About SteadMark

    Purpose

    Paramedicine taught me that change only happens when people feel read, not pushed. Middle managers get handed the rollout and no way to tell how their teams are actually responding, so they guess. Guessing is where change breaks. SteadMark exists to give managers the read they need to lead.

    Mission

    SteadMark reads the patterns already flowing through the team channels you connect, starting with Slack. It matches what it finds to 12 established change management frameworks and tells managers what to do today, this week, and this month. OCM teams get the aggregate read across every manager. Managers stop guessing how to get adoption. They start leading it.

    Vision

    In three years, SteadMark will be the default tool middle managers reach for when leading change, the way pulse surveys became the default for engagement. Framework-backed action, grounded in what your people are actually saying, not what a consultant assumed six months ago.

    The frameworks behind SteadMark

    SteadMark does not invent change theory. It operationalizes it. Every recommendation references one or more of the 12 established change-management frameworks below, matched to the pattern detected in your team's communications.

    Individual change model

    ADKAR® (Prosci®)

    Awareness, Desire, Knowledge, Ability, Reinforcement as the five stages of personal adoption.

    Organizational change model

    Kotter's 8-Step Process

    Urgency, coalition, vision, communication, empowerment, wins, acceleration, anchoring.

    Foundational theory

    Lewin's Change Model

    Unfreeze, Change, Refreeze. The original framework for organizational transition.

    Psychological transition

    Bridges' Transition Model

    Ending, Neutral Zone, New Beginning. Focuses on the internal experience of change.

    Practitioner framework

    Prosci® 3-Phase Process

    Prepare, Manage, Sustain. The operational wrapper around ADKAR.

    Project health diagnostic

    PCT® (Prosci Change Triangle®)

    Success, Leadership/Sponsorship, Project Management, Change Management. Assesses whether all four aspects of a change initiative are healthy.

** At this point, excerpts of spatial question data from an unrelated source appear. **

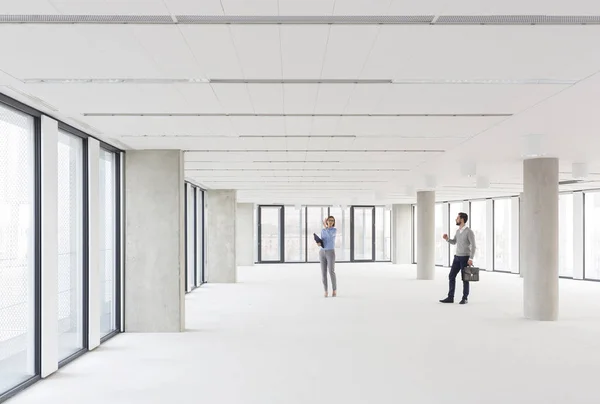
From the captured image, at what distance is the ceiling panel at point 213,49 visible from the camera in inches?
157

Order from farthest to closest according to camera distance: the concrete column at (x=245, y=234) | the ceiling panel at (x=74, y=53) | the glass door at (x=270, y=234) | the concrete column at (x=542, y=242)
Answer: the glass door at (x=270, y=234)
the concrete column at (x=245, y=234)
the concrete column at (x=542, y=242)
the ceiling panel at (x=74, y=53)

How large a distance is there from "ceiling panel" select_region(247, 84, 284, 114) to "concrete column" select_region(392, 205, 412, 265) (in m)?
22.5

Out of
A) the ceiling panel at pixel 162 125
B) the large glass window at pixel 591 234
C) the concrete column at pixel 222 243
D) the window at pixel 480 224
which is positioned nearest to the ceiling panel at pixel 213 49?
the ceiling panel at pixel 162 125

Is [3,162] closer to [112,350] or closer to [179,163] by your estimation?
[112,350]

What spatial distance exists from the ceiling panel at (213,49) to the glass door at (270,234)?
26.4m

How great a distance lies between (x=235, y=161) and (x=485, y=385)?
665cm

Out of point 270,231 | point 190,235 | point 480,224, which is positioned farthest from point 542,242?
point 270,231

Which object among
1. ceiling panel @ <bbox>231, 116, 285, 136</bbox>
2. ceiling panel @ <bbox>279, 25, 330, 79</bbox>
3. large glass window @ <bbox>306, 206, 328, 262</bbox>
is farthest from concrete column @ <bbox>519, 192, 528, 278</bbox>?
large glass window @ <bbox>306, 206, 328, 262</bbox>

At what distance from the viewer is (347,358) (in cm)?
778

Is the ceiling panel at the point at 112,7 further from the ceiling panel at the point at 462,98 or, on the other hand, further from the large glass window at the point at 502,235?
the large glass window at the point at 502,235

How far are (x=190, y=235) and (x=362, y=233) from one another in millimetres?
16609

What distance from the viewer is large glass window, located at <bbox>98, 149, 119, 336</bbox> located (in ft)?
30.5

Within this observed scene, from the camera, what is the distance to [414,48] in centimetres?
440

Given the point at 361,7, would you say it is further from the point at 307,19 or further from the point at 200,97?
the point at 200,97
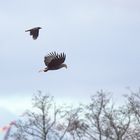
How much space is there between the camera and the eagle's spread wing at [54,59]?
9.61 metres

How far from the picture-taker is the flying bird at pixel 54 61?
30.8 feet

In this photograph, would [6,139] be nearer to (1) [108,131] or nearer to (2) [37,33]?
(1) [108,131]

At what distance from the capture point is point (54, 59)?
32.5 ft

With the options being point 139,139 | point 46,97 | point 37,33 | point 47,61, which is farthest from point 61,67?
point 46,97

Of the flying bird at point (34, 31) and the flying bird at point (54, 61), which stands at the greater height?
the flying bird at point (34, 31)

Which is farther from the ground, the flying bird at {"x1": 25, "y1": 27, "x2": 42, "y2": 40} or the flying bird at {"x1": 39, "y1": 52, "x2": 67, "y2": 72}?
the flying bird at {"x1": 25, "y1": 27, "x2": 42, "y2": 40}

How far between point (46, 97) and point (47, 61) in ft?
174

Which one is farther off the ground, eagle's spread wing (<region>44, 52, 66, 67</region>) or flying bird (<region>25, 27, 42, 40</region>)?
flying bird (<region>25, 27, 42, 40</region>)

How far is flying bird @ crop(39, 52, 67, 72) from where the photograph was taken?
9375 mm

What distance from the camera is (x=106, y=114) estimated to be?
2318 inches

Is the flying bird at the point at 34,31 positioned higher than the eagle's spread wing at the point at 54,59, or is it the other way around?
the flying bird at the point at 34,31

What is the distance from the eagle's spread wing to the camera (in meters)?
9.61

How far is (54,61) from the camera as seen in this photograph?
9.73 meters

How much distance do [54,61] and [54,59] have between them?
176 mm
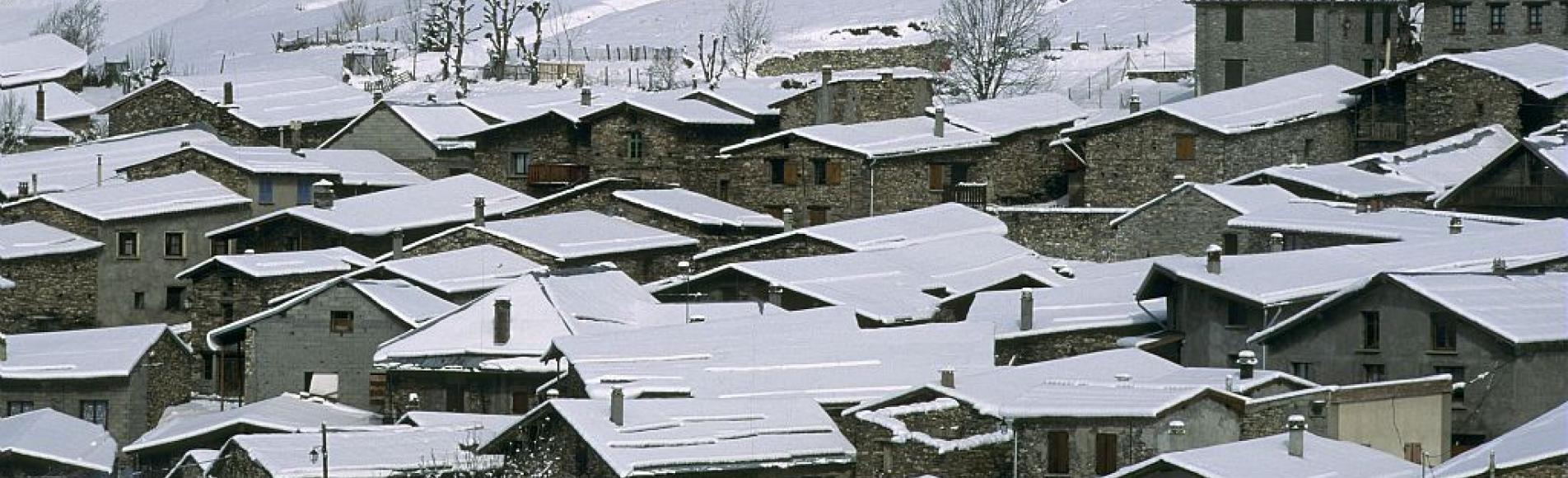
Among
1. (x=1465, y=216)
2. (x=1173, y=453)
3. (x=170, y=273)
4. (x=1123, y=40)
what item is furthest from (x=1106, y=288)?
(x=1123, y=40)

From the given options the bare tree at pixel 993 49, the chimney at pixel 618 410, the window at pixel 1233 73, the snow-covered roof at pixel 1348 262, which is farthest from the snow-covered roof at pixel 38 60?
the chimney at pixel 618 410

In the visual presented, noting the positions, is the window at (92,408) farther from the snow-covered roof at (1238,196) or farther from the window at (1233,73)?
the window at (1233,73)

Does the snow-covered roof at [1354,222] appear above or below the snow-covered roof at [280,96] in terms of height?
below

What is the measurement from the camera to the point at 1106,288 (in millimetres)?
63125

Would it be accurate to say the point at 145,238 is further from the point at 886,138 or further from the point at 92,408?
the point at 886,138

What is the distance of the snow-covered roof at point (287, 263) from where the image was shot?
71.4 meters

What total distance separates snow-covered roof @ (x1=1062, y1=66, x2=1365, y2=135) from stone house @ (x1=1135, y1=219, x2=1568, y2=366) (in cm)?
1322

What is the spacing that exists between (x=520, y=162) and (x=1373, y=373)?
31.1 meters

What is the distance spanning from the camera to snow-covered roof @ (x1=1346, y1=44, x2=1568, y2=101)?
73.6m

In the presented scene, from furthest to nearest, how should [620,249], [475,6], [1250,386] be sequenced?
[475,6]
[620,249]
[1250,386]

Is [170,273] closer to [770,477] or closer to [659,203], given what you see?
[659,203]

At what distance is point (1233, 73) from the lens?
8194 centimetres

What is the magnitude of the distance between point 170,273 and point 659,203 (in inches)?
390

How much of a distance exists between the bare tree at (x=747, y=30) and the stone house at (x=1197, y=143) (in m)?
27.8
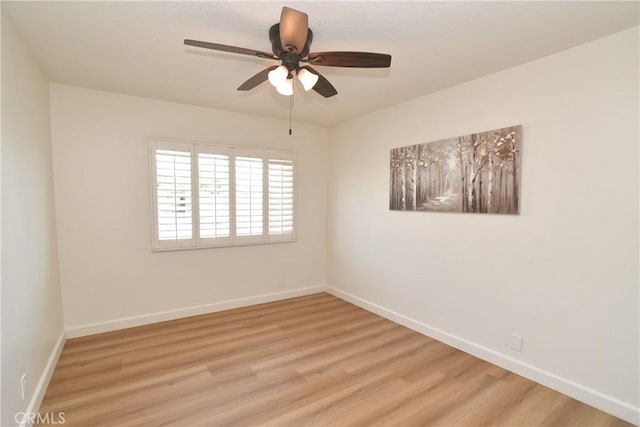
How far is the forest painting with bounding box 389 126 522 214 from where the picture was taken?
8.25ft

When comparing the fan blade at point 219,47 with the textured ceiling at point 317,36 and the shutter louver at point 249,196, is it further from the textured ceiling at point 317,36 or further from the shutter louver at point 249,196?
the shutter louver at point 249,196

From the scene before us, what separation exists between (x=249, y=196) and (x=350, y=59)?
2.45 meters

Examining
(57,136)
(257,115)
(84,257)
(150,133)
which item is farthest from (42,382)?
(257,115)

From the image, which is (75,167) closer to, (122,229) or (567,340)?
(122,229)

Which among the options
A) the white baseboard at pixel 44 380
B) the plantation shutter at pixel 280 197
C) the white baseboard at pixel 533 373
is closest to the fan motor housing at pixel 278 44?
the plantation shutter at pixel 280 197

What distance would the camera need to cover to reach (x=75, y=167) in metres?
3.04

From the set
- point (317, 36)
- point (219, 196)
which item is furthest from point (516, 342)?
point (219, 196)

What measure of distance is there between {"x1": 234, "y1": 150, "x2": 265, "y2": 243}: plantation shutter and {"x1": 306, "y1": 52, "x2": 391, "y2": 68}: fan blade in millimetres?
2178

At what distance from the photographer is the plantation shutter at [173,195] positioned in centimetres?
338

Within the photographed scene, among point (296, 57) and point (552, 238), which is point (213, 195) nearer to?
point (296, 57)

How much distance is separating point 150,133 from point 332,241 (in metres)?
2.69

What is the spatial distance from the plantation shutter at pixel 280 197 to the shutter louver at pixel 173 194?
3.35 feet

    Organizational alignment

    McKinsey 7S

    Strategy, Structure, Systems, Shared Values, Style, Staff, Skills. Diagnostic for systemic change readiness.

    Emotional response

    Kubler-Ross Change Curve

    Denial, Anger, Bargaining, Depression, Acceptance. Adapted from grief research for workplace transition.

    Group dynamics

    Satir Change Model

    Late Status Quo, Resistance, Chaos, Integration, New Status Quo. Used in team-level change.

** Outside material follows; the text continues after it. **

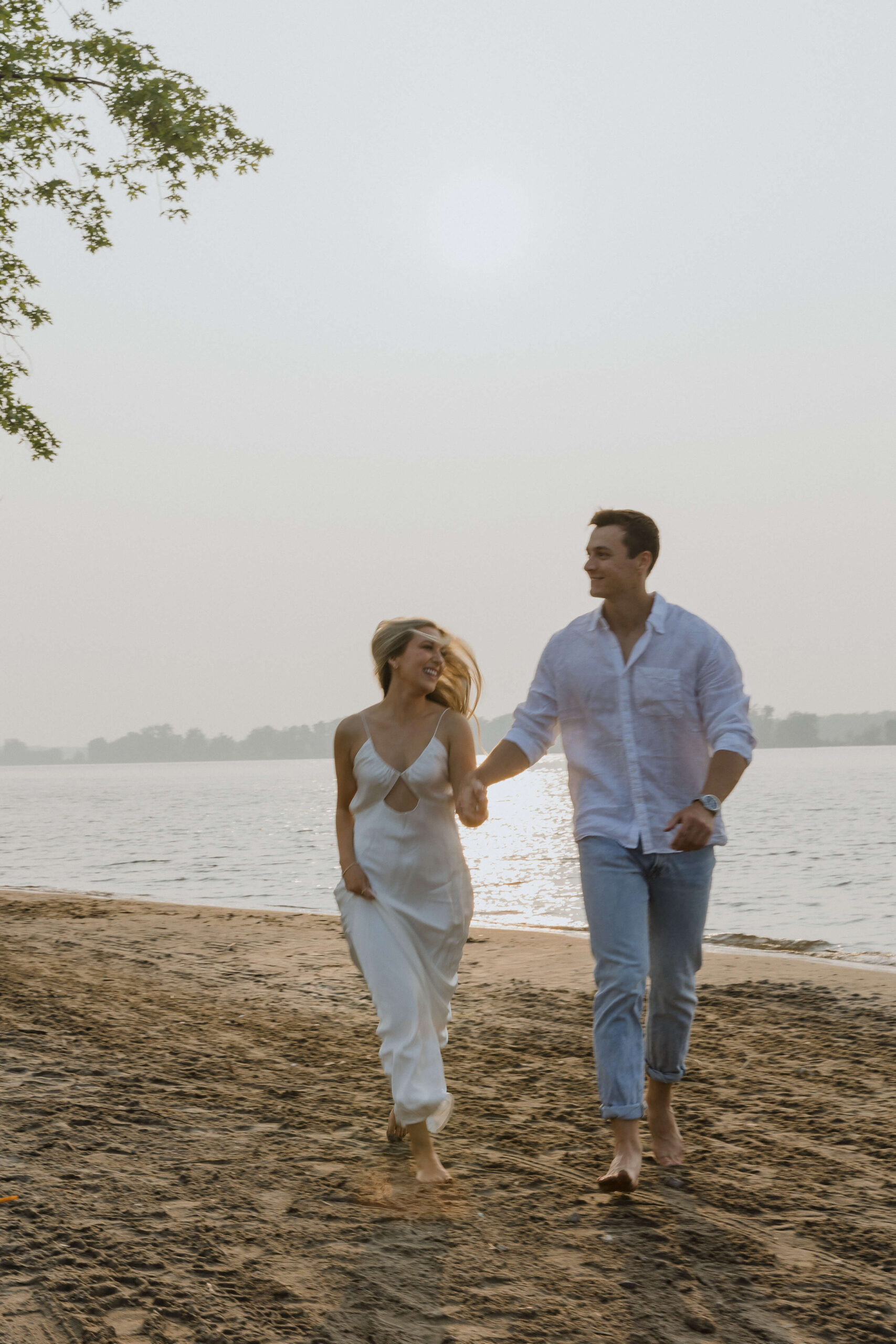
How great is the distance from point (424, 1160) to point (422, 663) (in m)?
1.80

    Continuous improvement

    PDCA (Deming Cycle)

    Plan, Do, Check, Act. The iterative engine behind most modern change programs.

    Behavioral economics

    Nudge Theory (Thaler and Sunstein)

    Small environmental changes that make the desired behavior the path of least resistance.

    Implementation framework

    PCI® (People Centered Implementation, Changefirst®)

    Six critical success factors: shared change purpose, effective change leadership, powerful engagement processes, committed local sponsors, strong personal connection, sustained personal performance.

    ADKAR®, Prosci®, PCT®, and Prosci Change Triangle® are registered trademarks of Prosci Inc. Changefirst® and PCI® are trademarks of Changefirst Ltd. All other framework names are the property of their respective authors or organizations. SteadMark references these frameworks for educational purposes and is not affiliated with, endorsed by, or certified by any of the above organizations. See our trademark notice for details.

    Why do people resist organizational change?

    Resistance is not a personality trait. It is a response to an unmet need. Self-Determination Theory, developed by Edward Deci and Richard Ryan in 1985 and refined across four decades of research, identifies three needs that drive human motivation at work: competence, autonomy, and relatedness. When a change threatens one of these, people resist. Each kind of resistance looks different, and each one responds to a different kind of invitation.

    Competence

    The person is worried they cannot do the new thing. The answer is a teacher role. Ask them to train the pilot team on the part they already know, or to own the rollout checklist. Their standing rises as they help others, and their own confidence follows.

    Autonomy

    The person feels done-to. The answer is design authority over a bounded decision inside the initiative. Not the whole thing. One specific piece they get to shape, whether that is the rollout sequence, the tool choice, or the format of the team's standups during transition.

    Relatedness

    The person fears losing status or relationships with their peers. The answer is a visible champion role that ties their standing to the change succeeding. Pilot team lead, office hours host, feedback liaison.

    SteadMark detects which of these three is driving each person's resistance, matches it to a role that fits your authority as a manager, and hands you the specific ask to make. The conversation is still yours to have. SteadMark just tells you which one is worth having today.